PROVIDED TEXT:

--- --- ---

Size of strcat Destination Array

Question

Take the following program:

#include <iostream>
#include <cstring>

using namespace std;

int main()
{
    char a[8] = "Hello, ";
    char b[7] = "world!";

    strcat(a, b);

    cout << a;

    return 0;
}

Notice that a and b have the same size as their assigned strings.

The documentation states that for strcat(a, b) to work, a needs to be large enough to contain the concatenated resulting string.

Nevertheless, cout << a displays "Hello, world!". Am I entering undefined behavior?

Answer 1

"Am I entering undefined behavior?"

Yes. A region at the end of a[] has been written over. It worked, this time, but might have belonged to something else.

Here I use a struct to control memory layout, and demonstrate it:

#include <iostream>
#include <cstring>

using namespace std;

int main()
{
    struct S {
        char a[8];
        char b[5];
        char c[7];
    };

    S s;
    strcpy( s.a , "Hello, " );
    strcpy( s.b , "Foo!" );
    strcpy( s.c , "world!" );


    strcat(s.a, s.c);

    cout << s.a << endl;
    cout << s.b << endl;

    cin.get();

    return 0;
}

This outputs:

Hello, world!
orld!

Instead of:

Hello, world!
Foo!

The strcat() has stomped all over b[].

Please note that in a real life example such bugs may be far more subtle, and lead you to wondering why perfectly innocent function calls 250 lines later crash and burn horribly. ;-)

EDIT: May I also recommend that you use strcat_s, instead? Or, even better, std::strings:

#include <string>
#include <iostream>

using namespace std;

int main()
{
    string a = "Hello, ";
    string b = "world!";
    a = a + b;
    cout << a;
}

Answer 2

Am I entering undefined behavior?

Yes.

---

^{If the documentation says "a needs to be large enough to contain the concatenated resulting string", why don't you simply believe it? What is there to doubt?}

Answer 3

In your program, array a is not large enough to contain the result. Therefore, your code is wrong and should be fixed. In the words of the standard, you are indeed entering undefined behavior, which means it may work or it may not...

Answer 4

strcat does what is says on the tin viz. copies b onto the end of a without any care as to what data is already there. Since both variables are on the stack one after the other things work. But try

#include <iostream>
#include <cstring>

using namespace std;

int main()
{
    char a[8] = "Hello, ";
    int i =  10;
    char b[7] = "world!";

    strcat(a, b);

    cout << a << i;

return 0;
}

And you will probably get an unexpected result since your stack has been corrupted by strcat

Answer 5

That is correct.... The behavior is undefined. Just because you got that answer does not mean that it will not crash next time since the array a is too small.

--- --- ---

WHAT TO WORK ON:
[1] List the three members declared in struct S in the first answer of the strcat thread, each with its type and array size.
[2] Answer these from the strcat thread, one per line:
(a) In the first answer, what does the second line of the program's output read?
(b) Which two alternatives to strcat does the EDIT note in the first answer recommend?
(c) In the fourth answer's program, which int variable is declared between a and b, and what value is it given?
[3] Transcribe the passage of the strcat thread that starts at "The documentation states" and ends at "to something else.".

--- --- ---

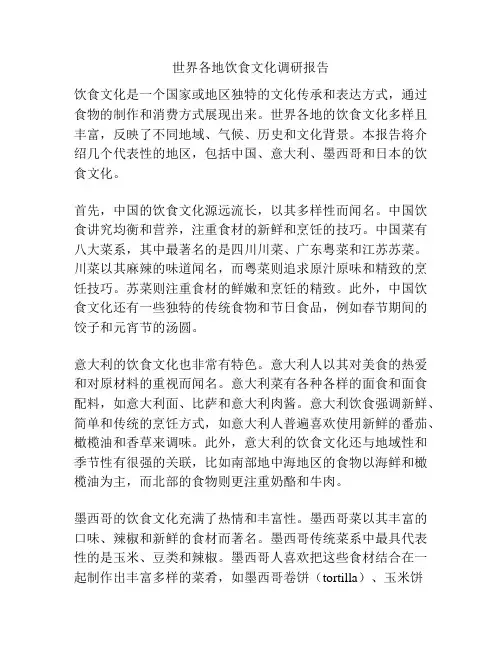 世界各地饮食文化调研报告

饮食文化是一个国家或地区独特的文化传承和表达方式，通过食物的制作和消费方式展现出来。世界各地的饮食文化多样且丰富，反映了不同地域、气候、历史和文化背景。本报告将介绍几个代表性的地区，包括中国、意大利、墨西哥和日本的饮食文化。

首先，中国的饮食文化源远流长，以其多样性而闻名。中国饮食讲究均衡和营养，注重食材的新鲜和烹饪的技巧。中国菜有八大菜系，其中最著名的是四川川菜、广东粤菜和江苏苏菜。川菜以其麻辣的味道闻名，而粤菜则追求原汁原味和精致的烹饪技巧。苏菜则注重食材的鲜嫩和烹饪的精致。此外，中国饮食文化还有一些独特的传统食物和节日食品，例如春节期间的饺子和元宵节的汤圆。

意大利的饮食文化也非常有特色。意大利人以其对美食的热爱和对原材料的重视而闻名。意大利菜有各种各样的面食和面食配料，如意大利面、比萨和意大利肉酱。意大利饮食强调新鲜、简单和传统的烹饪方式，如意大利人普遍喜欢使用新鲜的番茄、橄榄油和香草来调味。此外，意大利的饮食文化还与地域性和季节性有很强的关联，比如南部地中海地区的食物以海鲜和橄榄油为主，而北部的食物则更注重奶酪和牛肉。

墨西哥的饮食文化充满了热情和丰富性。墨西哥菜以其丰富的口味、辣椒和新鲜的食材而著名。墨西哥传统菜系中最具代表性的是玉米、豆类和辣椒。墨西哥人喜欢把这些食材结合在一起制作出丰富多样的菜肴，如墨西哥卷饼（tortilla）、玉米饼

--- --- ---

ANSWERS TO THE PROBLEMS:
[1]
char a[8]
char b[5]
char c[7]

[2]
(a) orld!
(b) strcat_s and std::strings
(c) i, given the value 10

[3]
The documentation states that for strcat(a, b) to work, a needs to be large enough to contain the concatenated resulting string.

Nevertheless, cout << a displays "Hello, world!". Am I entering undefined behavior?

Answer 1

"Am I entering undefined behavior?"

Yes. A region at the end of a[] has been written over. It worked, this time, but might have belonged to something else.